Steven Leof wrote:
>I use a Weylux which is old-fashioned English balance scale, cast
>iron with removable brass pans. I have two sets of weights ranging
>from 1/4 oz to 2 lbs and 5 grams to 1 kilo. The scale is reliable,
>shouldn't wear out and should be available at most good kitchen
>shops. In London it can be found at David Mellor and Divertimenti.
One of the things I like about bakers balance scales is that they are
very rugged, and they are designed so you can scale dough on
them. With digital scales, I would not want to cut a ball of dough
in half on the scales.... they wouldn't survive that very
often. With a balance pan, there is no problem doing this.
Also, while I use digital scales a lot, I find many bakers become
digitally obsessed. Yes, your scales are accurate to 2 grams. But,
when your recipe calls for 1,800 grams of flour and 1,200 grams of
water, even being within 25 to 50 grams is probably close enough for
the home baker. The bread will come out fine. But.... the digits
are there... glowing at you.... demanding you be precise.

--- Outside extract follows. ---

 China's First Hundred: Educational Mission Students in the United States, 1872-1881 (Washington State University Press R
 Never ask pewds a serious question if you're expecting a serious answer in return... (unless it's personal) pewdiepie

When I weigh yeast, I want to be right on as a small error there can
be pretty significant. But for the larger quantity ingredients, no,
you don't need to be within .1 grams, or even 10 or 20 grams. And
the bread will still be fine.
When I was teaching my part time employees to scale dough, I always
had to spend a lot of time telling them, "When you use the digital
scales, being within 10 grams on a loaf of bread is good enough. You
don't have to be spot on." It took them time to accept
this. Usually we had to weigh a number of finished loaves to show
them that we were always at, or above, the state weight, and being 10
grams under on the dough was OK. And that it was a LOT faster to get
within 10 grams than to try to be right on every time.

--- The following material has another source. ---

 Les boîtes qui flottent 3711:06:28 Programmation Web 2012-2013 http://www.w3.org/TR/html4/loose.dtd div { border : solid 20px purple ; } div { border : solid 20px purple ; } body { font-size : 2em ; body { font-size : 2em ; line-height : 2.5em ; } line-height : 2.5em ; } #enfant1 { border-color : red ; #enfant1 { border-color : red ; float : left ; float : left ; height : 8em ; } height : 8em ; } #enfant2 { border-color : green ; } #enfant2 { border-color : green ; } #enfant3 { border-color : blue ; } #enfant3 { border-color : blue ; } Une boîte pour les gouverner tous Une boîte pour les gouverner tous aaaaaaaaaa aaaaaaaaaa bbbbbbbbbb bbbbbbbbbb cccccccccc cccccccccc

With balance pans, we made our own counter weights. We used a lot of
5lb bottles of honey, and we were annoyed at the thought of throwing
them away (they were a kind of plastic that we can't recycle
locally). We cut some up into scoops to measure ingredients. And
still had a lot. None of us went fishing, so we couldn't use them to
float lines. And then... we realized we could fill them with salt to
the weights of our loaves. So, we peeled off the labels, put masking
tape on the bottles, and put the bottles and caps on the digital
scales. Then we added salt until they weighed what we needed, capped
the bottles, and wrote the sort of loaf it was for on the
tape. "Kaiser roll 125 grams" "1.5lb loaf" "1.75 lb loaf" and so on.